Нас часто посещали доктора: господин Роджерсон, англичанин, доктор императрицы, господин Рюль, доктор моего отца, господин Блок, другой его доктор, господин Росберг, хирург, господин Эйнброт и доктор Голлидей, который нам привил оспу.
Говоря о свадьбе моей сестры Александры, я забыл сказать, что смутно вспоминаю мое прощание с нею в ее комнатах в Гатчине, но не могу припомнить ни ее вида, ни ее лица, с трудом представляю себе лицо моей сестры Елены. То же самое могу сказать и относительно великой княгини Анны7, первой супруги брата моего Константина, которую припоминаю тоже лишь в редких случаях; так, помню ее во время спуска кораблей «Благодать» и «Св. Анна», из коих спуск первого не удался – событие, наделавшее в то время много шума, в особенности же в моих ушах8. Нас поместили у императрицы Елизаветы. Бастион Адмиралтейской крепости находился тогда как раз под ее окнами, и когда раздался пушечный выстрел, я с криком бросился на диван; великая княгиня Анна старалась насколько возможно меня успокоить. Видел я ее [и] на вечере у моей матушки в голубой комнате; я стоял тогда за ее карточным столом. Это было в один из вечеров, когда мой отец, проходивший всегда через спальню, дверь которой Кутайсов ему открывал изнутри, дал мне пачку гравюр, которую он держал под мышкою; гравюры эти представляли нашу армию в прежней форме; фигуры были такие же, как они изображены в коллекции прусской армии времен Фридриха П.
Одно из последних событий этой эпохи, воспоминание о котором будет для меня всегда драгоценным, это удивительное обстоятельство, при котором я познакомился со знаменитым Суворовым. Я находился в Зимнем дворце, в библиотеке моей матери, где увидел оригинальную фигуру, покрытую орденами, которых я не знал; эта личность меня поразила. Я его осыпал множеством вопросов по этому поводу; он стал передо мной на колени и имел терпение мне все показать и объяснить. Я видел его потом несколько раз во дворе дворца на парадах, следующим за моим отцом, который шел во главе Конной гвардии. Это повторялось моим отцом каждый день. По окончании парада мой отец свертывал знамя собственноручно. Я помню также несколько неудавшихся парадов. Мой отец несколько раз заставлял проходить неудачно парадировавшую гвардию.

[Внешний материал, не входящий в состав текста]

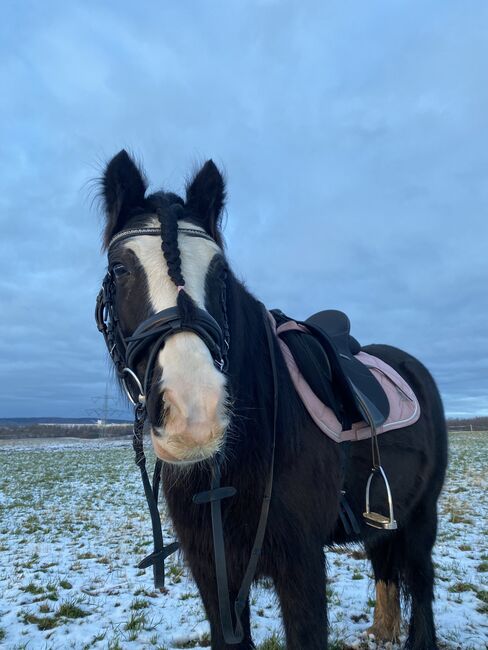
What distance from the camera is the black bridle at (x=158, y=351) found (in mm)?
1770

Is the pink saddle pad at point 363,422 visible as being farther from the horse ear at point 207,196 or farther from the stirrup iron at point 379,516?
the horse ear at point 207,196

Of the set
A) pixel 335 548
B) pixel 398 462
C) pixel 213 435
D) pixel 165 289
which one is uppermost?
pixel 165 289

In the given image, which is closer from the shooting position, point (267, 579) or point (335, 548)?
point (267, 579)

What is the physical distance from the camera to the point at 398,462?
331 cm

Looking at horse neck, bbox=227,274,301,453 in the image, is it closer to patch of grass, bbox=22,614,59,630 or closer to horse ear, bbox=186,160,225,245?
horse ear, bbox=186,160,225,245

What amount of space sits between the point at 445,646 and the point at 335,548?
1.62 m

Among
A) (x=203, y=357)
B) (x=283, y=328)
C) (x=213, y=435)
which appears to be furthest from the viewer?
(x=283, y=328)

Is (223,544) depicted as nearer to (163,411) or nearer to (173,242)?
(163,411)

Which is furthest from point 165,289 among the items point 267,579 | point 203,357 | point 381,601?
point 381,601

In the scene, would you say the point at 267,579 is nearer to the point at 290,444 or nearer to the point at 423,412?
the point at 290,444

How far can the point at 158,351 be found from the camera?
1736 mm

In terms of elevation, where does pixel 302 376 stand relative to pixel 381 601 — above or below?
above

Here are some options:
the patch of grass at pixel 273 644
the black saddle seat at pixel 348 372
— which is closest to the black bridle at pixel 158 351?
the black saddle seat at pixel 348 372

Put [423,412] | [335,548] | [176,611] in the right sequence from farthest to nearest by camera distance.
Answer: [176,611] → [423,412] → [335,548]
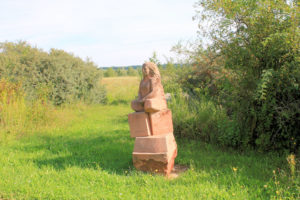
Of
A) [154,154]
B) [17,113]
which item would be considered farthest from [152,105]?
[17,113]

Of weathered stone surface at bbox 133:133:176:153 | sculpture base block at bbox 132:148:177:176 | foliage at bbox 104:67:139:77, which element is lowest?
sculpture base block at bbox 132:148:177:176

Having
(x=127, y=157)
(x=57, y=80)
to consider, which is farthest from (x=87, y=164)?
(x=57, y=80)

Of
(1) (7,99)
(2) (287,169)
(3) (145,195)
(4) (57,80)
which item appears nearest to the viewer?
(3) (145,195)

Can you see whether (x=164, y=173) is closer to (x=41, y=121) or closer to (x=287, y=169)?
(x=287, y=169)

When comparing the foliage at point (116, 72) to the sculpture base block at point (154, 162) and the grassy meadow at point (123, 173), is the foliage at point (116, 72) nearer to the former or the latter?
the grassy meadow at point (123, 173)

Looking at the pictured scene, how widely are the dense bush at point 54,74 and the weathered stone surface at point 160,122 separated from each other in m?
5.99

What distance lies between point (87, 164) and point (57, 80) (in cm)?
841

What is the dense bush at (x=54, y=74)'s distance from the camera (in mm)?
11031

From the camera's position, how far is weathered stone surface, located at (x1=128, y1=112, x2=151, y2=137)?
4.57 meters

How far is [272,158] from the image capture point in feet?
16.3

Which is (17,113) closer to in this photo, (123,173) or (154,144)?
(123,173)

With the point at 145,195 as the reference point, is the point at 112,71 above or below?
above

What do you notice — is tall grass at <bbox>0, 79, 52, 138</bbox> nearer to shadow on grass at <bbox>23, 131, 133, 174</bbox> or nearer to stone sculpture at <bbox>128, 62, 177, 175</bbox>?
shadow on grass at <bbox>23, 131, 133, 174</bbox>

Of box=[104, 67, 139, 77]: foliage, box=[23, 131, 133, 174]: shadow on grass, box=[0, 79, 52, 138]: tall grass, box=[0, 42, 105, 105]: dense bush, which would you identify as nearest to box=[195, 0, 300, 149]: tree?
box=[23, 131, 133, 174]: shadow on grass
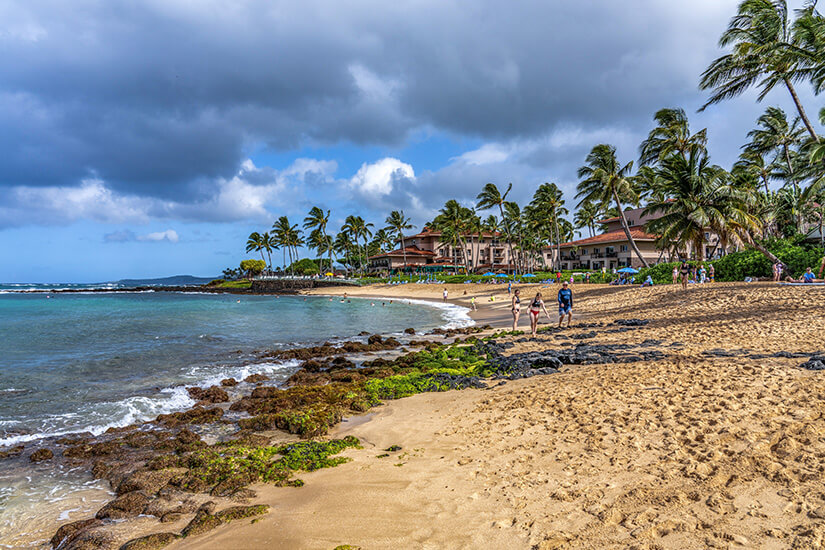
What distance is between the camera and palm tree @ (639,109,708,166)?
32984 mm

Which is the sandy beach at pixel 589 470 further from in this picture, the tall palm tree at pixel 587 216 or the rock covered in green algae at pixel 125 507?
the tall palm tree at pixel 587 216

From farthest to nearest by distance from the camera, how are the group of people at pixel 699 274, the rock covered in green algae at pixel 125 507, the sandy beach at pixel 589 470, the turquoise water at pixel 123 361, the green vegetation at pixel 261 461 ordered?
the group of people at pixel 699 274 → the turquoise water at pixel 123 361 → the green vegetation at pixel 261 461 → the rock covered in green algae at pixel 125 507 → the sandy beach at pixel 589 470

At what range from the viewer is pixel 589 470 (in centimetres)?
502

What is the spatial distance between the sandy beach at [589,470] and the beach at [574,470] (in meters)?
0.02

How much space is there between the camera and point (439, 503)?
15.9 feet

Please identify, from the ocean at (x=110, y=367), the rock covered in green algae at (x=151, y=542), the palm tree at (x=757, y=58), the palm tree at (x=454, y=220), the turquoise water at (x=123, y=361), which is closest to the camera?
the rock covered in green algae at (x=151, y=542)

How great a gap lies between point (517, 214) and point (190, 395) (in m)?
59.1

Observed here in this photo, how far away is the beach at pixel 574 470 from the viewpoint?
3.92 metres

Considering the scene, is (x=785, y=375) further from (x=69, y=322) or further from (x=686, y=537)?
(x=69, y=322)

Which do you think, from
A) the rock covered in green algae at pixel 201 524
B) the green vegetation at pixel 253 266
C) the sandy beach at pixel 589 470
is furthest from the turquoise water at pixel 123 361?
the green vegetation at pixel 253 266

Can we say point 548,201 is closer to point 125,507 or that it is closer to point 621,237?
point 621,237

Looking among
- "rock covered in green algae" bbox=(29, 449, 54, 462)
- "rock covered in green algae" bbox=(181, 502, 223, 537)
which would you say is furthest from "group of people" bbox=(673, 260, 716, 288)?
"rock covered in green algae" bbox=(29, 449, 54, 462)

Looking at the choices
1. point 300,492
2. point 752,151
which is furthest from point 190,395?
point 752,151

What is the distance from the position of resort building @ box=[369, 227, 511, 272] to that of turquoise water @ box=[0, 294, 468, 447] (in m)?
52.6
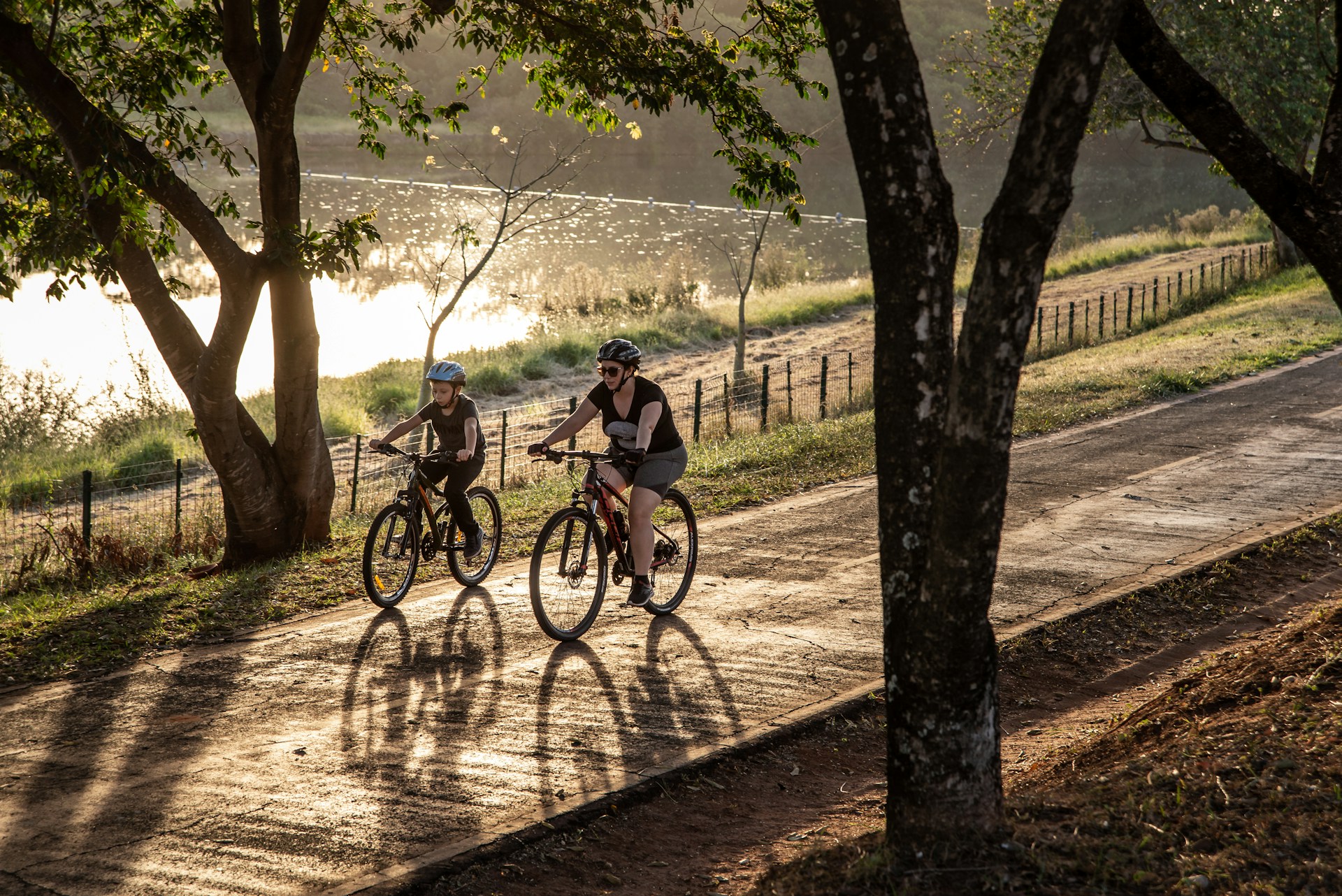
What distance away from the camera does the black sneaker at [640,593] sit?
780 centimetres

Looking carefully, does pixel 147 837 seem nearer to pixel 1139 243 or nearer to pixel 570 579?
pixel 570 579

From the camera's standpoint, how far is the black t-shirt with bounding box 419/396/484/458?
8.77 meters

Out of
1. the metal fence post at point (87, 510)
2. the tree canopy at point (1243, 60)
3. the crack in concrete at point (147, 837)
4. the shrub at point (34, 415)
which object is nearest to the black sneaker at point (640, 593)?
the crack in concrete at point (147, 837)

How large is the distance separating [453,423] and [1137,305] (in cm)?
2566

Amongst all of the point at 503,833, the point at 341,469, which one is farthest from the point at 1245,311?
the point at 503,833

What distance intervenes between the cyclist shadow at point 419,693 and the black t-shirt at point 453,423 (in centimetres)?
122

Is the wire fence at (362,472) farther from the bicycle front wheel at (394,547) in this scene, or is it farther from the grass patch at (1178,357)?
the bicycle front wheel at (394,547)

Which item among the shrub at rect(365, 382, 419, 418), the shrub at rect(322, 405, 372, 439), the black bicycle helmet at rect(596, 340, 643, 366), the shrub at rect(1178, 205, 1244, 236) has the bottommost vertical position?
the shrub at rect(322, 405, 372, 439)

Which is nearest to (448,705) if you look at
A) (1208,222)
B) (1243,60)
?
(1243,60)

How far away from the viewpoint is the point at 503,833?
4871 millimetres

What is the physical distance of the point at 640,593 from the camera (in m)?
7.83

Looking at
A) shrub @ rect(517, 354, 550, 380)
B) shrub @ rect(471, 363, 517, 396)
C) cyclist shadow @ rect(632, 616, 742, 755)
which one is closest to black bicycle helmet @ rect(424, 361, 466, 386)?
cyclist shadow @ rect(632, 616, 742, 755)

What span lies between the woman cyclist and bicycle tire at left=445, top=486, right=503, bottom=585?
5.23 feet

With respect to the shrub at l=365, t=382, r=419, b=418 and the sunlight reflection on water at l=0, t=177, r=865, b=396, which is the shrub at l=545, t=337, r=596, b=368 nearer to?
the sunlight reflection on water at l=0, t=177, r=865, b=396
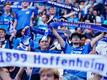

Одно лето мы провели некоторое время в Царском Селе. Помню парад там и учение на дворе. Под колоннадой близ аркад находился артиллерийский пикет, который шел в караул под начальством офицера; я помню, что присутствовал при его смене; одна батарея была расположена близ спуска к озеру. Как мне кажется, именно в это время скончалась маленькая великая княжна Мария Александровна в новом дворце[3]; я был у нее перед ее смертью один или два раза. Я припоминаю парад Семеновскому полку во время моего пребывания в Петергофе и происшедший от удара молнии взрыв порохового погреба в Кронштадте. Я находился в портретной комнате близ балкона, когда произошел взрыв.
Надо думать, что чувство страха или схожее с ним чувство почитания, внушаемое моим отцом женщинам, нас окружавшим, было очень сильно, если память об этом сохранилась во мне до настоящего времени; хотя, как я уже говорил, мы очень любили отца и обращение его с нами было крайне доброе и ласковое, так что впечатление об этом могло быть мне внушено только тем, что я слышал и видел от нас окружавших.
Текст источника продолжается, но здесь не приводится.